• [About this task]:
Here is a listing. Write it out again without a single difference.

** Dataset content follows **

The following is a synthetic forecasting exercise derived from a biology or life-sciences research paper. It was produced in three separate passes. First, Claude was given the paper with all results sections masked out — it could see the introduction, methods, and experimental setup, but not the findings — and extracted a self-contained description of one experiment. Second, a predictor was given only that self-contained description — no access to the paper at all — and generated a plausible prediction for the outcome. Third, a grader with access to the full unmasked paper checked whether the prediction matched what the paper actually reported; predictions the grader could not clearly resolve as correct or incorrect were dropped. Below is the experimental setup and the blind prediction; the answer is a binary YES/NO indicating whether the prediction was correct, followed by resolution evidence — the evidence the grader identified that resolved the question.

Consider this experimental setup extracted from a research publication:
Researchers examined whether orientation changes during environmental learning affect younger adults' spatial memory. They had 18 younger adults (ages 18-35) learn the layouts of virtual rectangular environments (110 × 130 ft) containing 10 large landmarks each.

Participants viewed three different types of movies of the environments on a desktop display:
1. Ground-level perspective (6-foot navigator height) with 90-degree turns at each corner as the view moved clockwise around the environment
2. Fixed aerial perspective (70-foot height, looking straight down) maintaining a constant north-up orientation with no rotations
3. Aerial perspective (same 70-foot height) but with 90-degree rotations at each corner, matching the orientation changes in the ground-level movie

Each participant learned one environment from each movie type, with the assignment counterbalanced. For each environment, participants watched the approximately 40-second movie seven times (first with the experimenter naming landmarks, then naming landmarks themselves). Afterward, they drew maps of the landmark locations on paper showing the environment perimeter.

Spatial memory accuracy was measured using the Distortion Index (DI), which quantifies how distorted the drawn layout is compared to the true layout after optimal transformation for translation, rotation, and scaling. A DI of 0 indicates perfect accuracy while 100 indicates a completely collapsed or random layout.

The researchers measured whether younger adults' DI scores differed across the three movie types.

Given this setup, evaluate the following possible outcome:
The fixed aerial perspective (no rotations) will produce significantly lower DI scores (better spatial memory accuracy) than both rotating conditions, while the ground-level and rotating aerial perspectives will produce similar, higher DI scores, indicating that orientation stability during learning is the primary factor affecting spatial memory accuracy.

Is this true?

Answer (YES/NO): NO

** End of Dataset content **

• [Reply]:
The following is a synthetic forecasting exercise derived from a biology or life-sciences research paper. It was produced in three separate passes. First, Claude was given the paper with all results sections masked out — it could see the introduction, methods, and experimental setup, but not the findings — and extracted a self-contained description of one experiment. Second, a predictor was given only that self-contained description — no access to the paper at all — and generated a plausible prediction for the outcome. Third, a grader with access to the full unmasked paper checked whether the prediction matched what the paper actually reported; predictions the grader could not clearly resolve as correct or incorrect were dropped. Below is the experimental setup and the blind prediction; the answer is a binary YES/NO indicating whether the prediction was correct, followed by resolution evidence — the evidence the grader identified that resolved the question.

Consider this experimental setup extracted from a research publication:
Researchers examined whether orientation changes during environmental learning affect younger adults' spatial memory. They had 18 younger adults (ages 18-35) learn the layouts of virtual rectangular environments (110 × 130 ft) containing 10 large landmarks each.

Participants viewed three different types of movies of the environments on a desktop display:
1. Ground-level perspective (6-foot navigator height) with 90-degree turns at each corner as the view moved clockwise around the environment
2. Fixed aerial perspective (70-foot height, looking straight down) maintaining a constant north-up orientation with no rotations
3. Aerial perspective (same 70-foot height) but with 90-degree rotations at each corner, matching the orientation changes in the ground-level movie

Each participant learned one environment from each movie type, with the assignment counterbalanced. For each environment, participants watched the approximately 40-second movie seven times (first with the experimenter naming landmarks, then naming landmarks themselves). Afterward, they drew maps of the landmark locations on paper showing the environment perimeter.

Spatial memory accuracy was measured using the Distortion Index (DI), which quantifies how distorted the drawn layout is compared to the true layout after optimal transformation for translation, rotation, and scaling. A DI of 0 indicates perfect accuracy while 100 indicates a completely collapsed or random layout.

The researchers measured whether younger adults' DI scores differed across the three movie types.

Given this setup, evaluate the following possible outcome:
The fixed aerial perspective (no rotations) will produce significantly lower DI scores (better spatial memory accuracy) than both rotating conditions, while the ground-level and rotating aerial perspectives will produce similar, higher DI scores, indicating that orientation stability during learning is the primary factor affecting spatial memory accuracy.

Is this true?

Answer (YES/NO): NO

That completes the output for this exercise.